EXERCISE DATA Start Marker

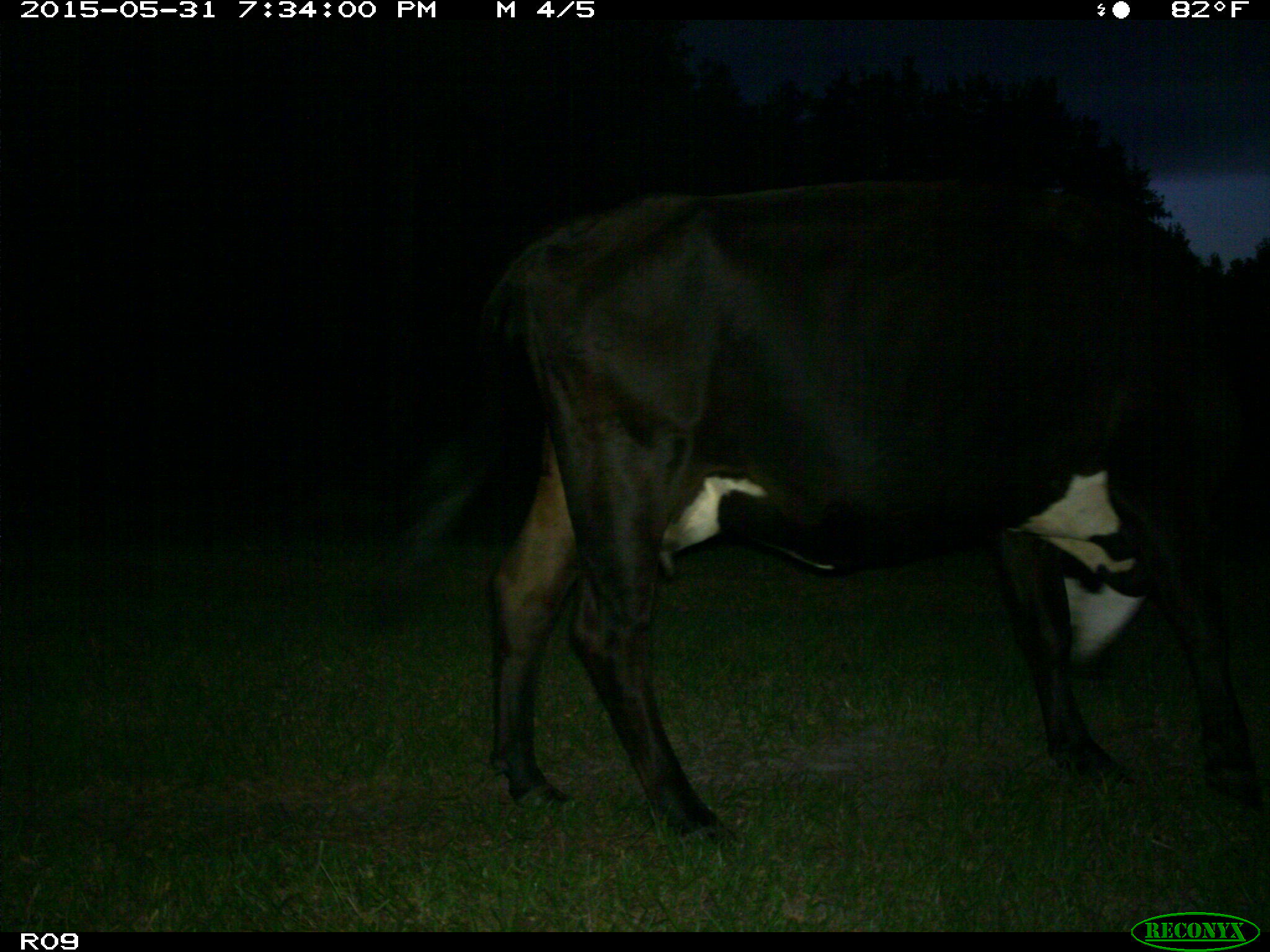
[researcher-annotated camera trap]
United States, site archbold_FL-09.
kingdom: Animalia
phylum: Chordata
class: Mammalia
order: Artiodactyla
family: Bovidae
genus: Bos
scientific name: Bos taurus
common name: domestic cow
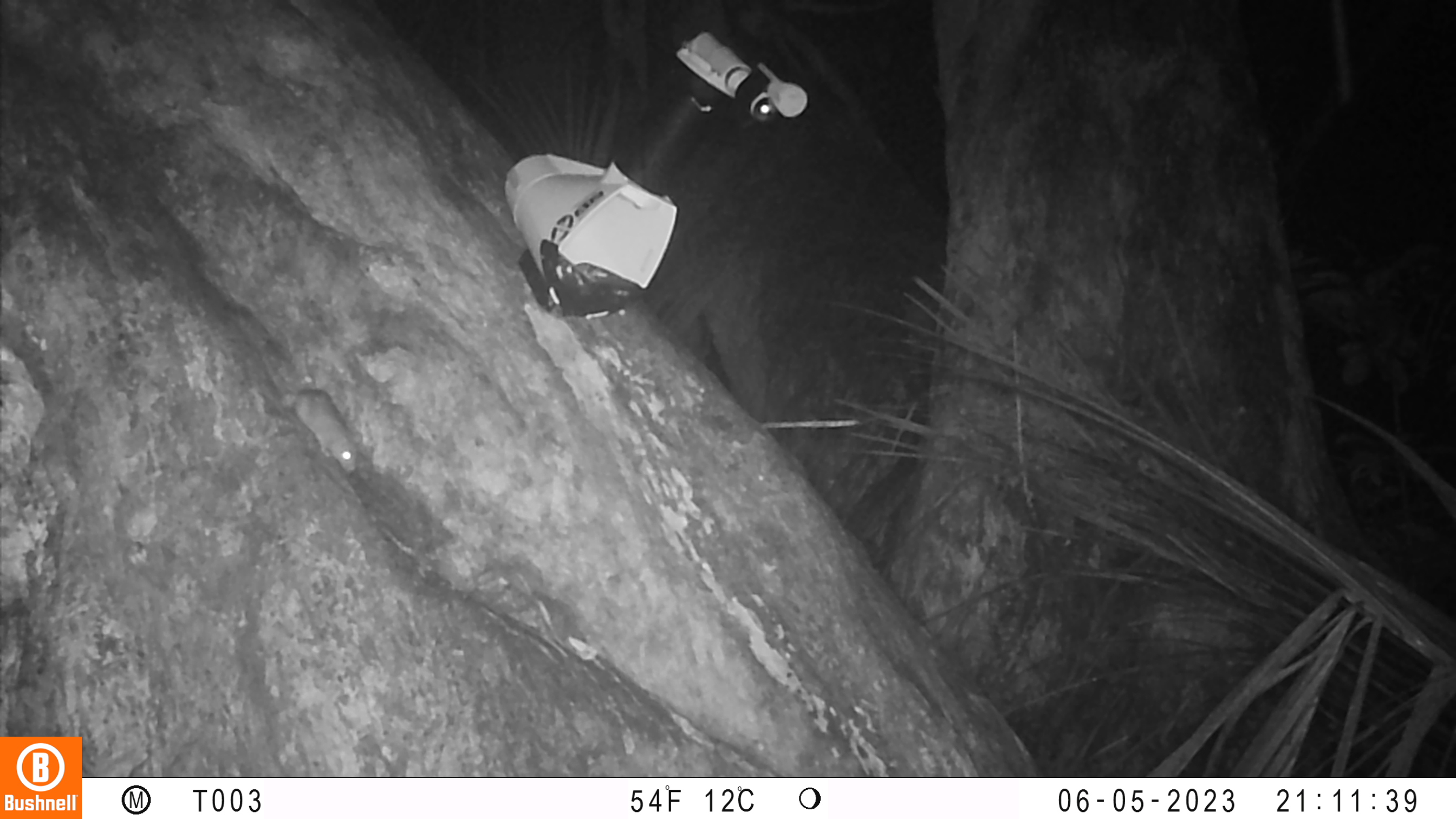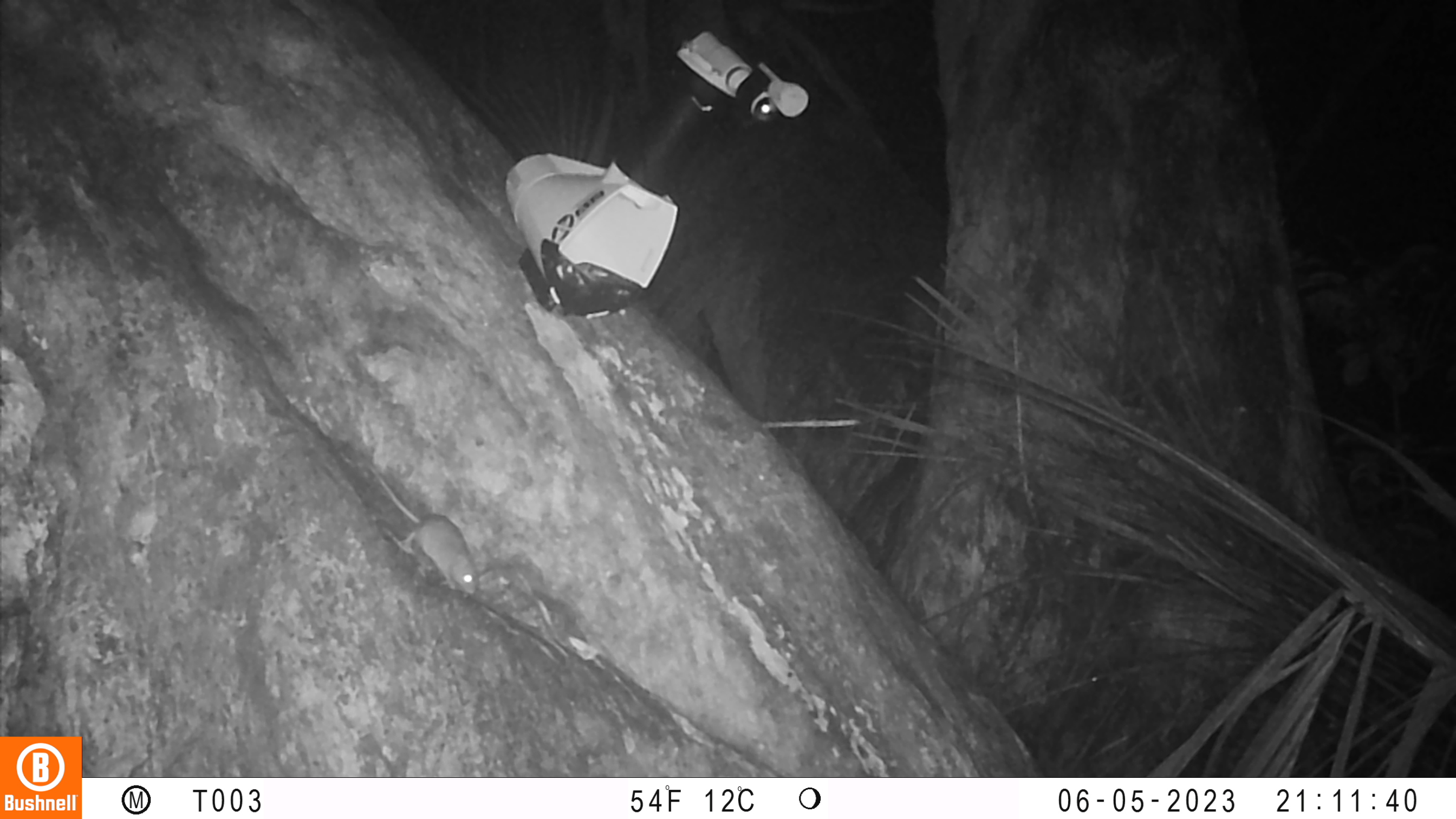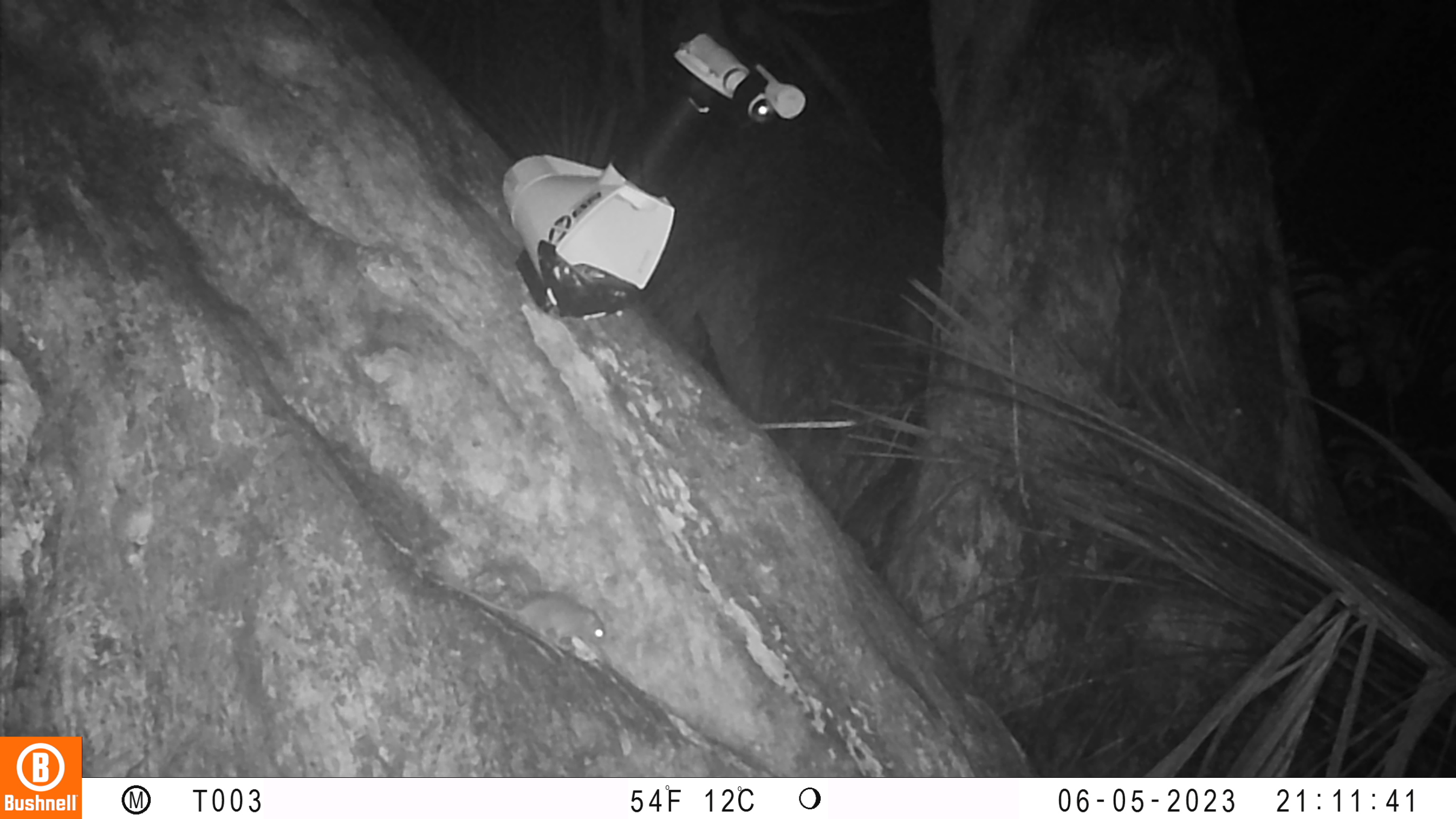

EXERCISE DATA End Marker

*BRIEF*
Please print the entries shown above again, exactly, and skip the pictures.

*YOUR RESPONSE*
[researcher-annotated camera trap]
United States, site archbold_FL-09.
kingdom: Animalia
phylum: Chordata
class: Mammalia
order: Artiodactyla
family: Bovidae
genus: Bos
scientific name: Bos taurus
common name: domestic cow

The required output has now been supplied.